- Source data
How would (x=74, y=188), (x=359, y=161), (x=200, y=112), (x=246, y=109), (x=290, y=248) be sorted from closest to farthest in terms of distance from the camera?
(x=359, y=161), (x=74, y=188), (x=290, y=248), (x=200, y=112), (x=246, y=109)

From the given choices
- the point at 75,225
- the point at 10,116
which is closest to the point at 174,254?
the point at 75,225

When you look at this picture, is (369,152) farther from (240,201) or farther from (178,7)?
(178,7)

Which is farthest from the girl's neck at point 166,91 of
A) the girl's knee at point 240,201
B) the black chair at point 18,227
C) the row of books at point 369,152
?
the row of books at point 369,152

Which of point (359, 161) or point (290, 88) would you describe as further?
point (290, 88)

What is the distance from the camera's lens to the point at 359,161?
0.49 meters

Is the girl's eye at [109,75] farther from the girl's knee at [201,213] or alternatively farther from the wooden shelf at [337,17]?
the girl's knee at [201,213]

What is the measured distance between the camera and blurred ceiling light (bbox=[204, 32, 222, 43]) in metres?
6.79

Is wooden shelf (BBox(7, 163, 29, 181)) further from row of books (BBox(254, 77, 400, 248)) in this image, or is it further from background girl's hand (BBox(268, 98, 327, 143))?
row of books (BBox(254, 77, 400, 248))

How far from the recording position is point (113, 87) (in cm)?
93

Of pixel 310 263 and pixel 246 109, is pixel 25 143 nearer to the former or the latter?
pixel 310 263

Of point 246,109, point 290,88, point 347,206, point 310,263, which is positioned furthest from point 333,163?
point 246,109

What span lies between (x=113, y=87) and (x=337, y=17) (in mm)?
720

* * *

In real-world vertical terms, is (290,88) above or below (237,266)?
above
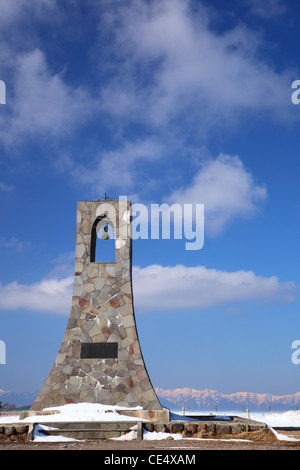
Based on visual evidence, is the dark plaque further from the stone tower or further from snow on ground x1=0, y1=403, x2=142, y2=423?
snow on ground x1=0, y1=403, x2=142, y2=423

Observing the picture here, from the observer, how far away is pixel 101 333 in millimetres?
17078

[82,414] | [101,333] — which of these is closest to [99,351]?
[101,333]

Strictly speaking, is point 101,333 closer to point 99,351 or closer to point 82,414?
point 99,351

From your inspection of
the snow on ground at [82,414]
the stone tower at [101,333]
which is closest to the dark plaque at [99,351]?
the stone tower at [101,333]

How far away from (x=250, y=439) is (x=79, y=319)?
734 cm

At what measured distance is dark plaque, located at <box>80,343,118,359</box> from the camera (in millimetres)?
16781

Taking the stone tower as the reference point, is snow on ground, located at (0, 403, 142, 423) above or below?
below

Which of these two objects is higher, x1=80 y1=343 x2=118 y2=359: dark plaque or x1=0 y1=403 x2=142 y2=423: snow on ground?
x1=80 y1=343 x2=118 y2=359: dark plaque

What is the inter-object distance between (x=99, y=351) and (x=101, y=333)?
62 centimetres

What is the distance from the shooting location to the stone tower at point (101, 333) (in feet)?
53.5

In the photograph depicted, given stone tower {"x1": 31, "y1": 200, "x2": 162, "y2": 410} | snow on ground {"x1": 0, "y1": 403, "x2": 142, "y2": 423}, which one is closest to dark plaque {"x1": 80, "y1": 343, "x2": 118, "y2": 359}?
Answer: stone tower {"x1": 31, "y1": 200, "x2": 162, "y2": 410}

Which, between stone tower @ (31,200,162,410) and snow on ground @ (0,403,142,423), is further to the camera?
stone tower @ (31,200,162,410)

==

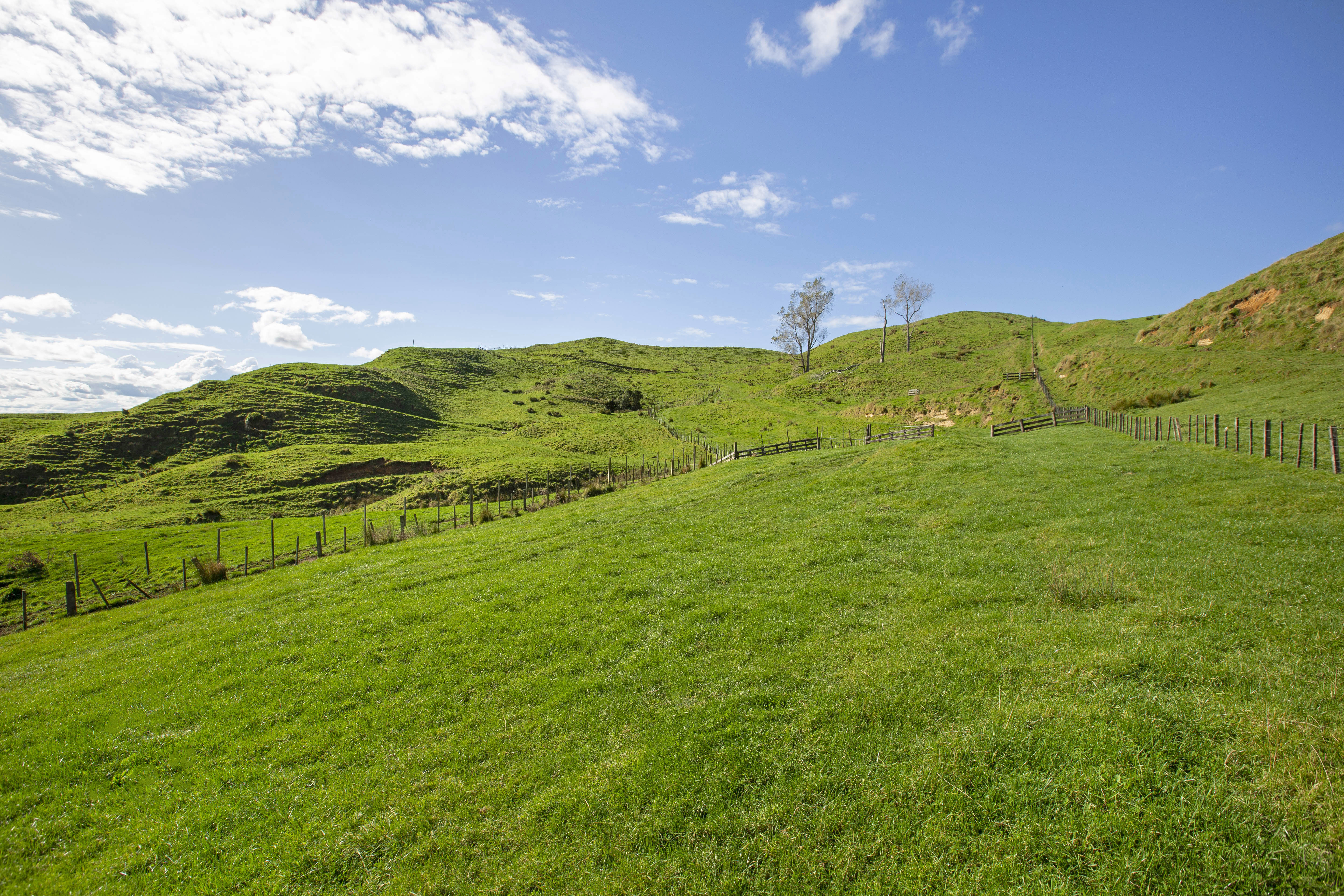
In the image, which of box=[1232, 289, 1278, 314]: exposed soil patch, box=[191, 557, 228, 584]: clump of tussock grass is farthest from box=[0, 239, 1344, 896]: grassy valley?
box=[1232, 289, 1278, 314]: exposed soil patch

- What the task requires
Show every line of the data that contains the word "books".

- Output for this task
C) the row of books at point 369,152
the row of books at point 369,152
Is wooden shelf (BBox(7, 163, 29, 181)) further from row of books (BBox(254, 77, 400, 248)) in this image, or is it further from background girl's hand (BBox(268, 98, 327, 143))?
row of books (BBox(254, 77, 400, 248))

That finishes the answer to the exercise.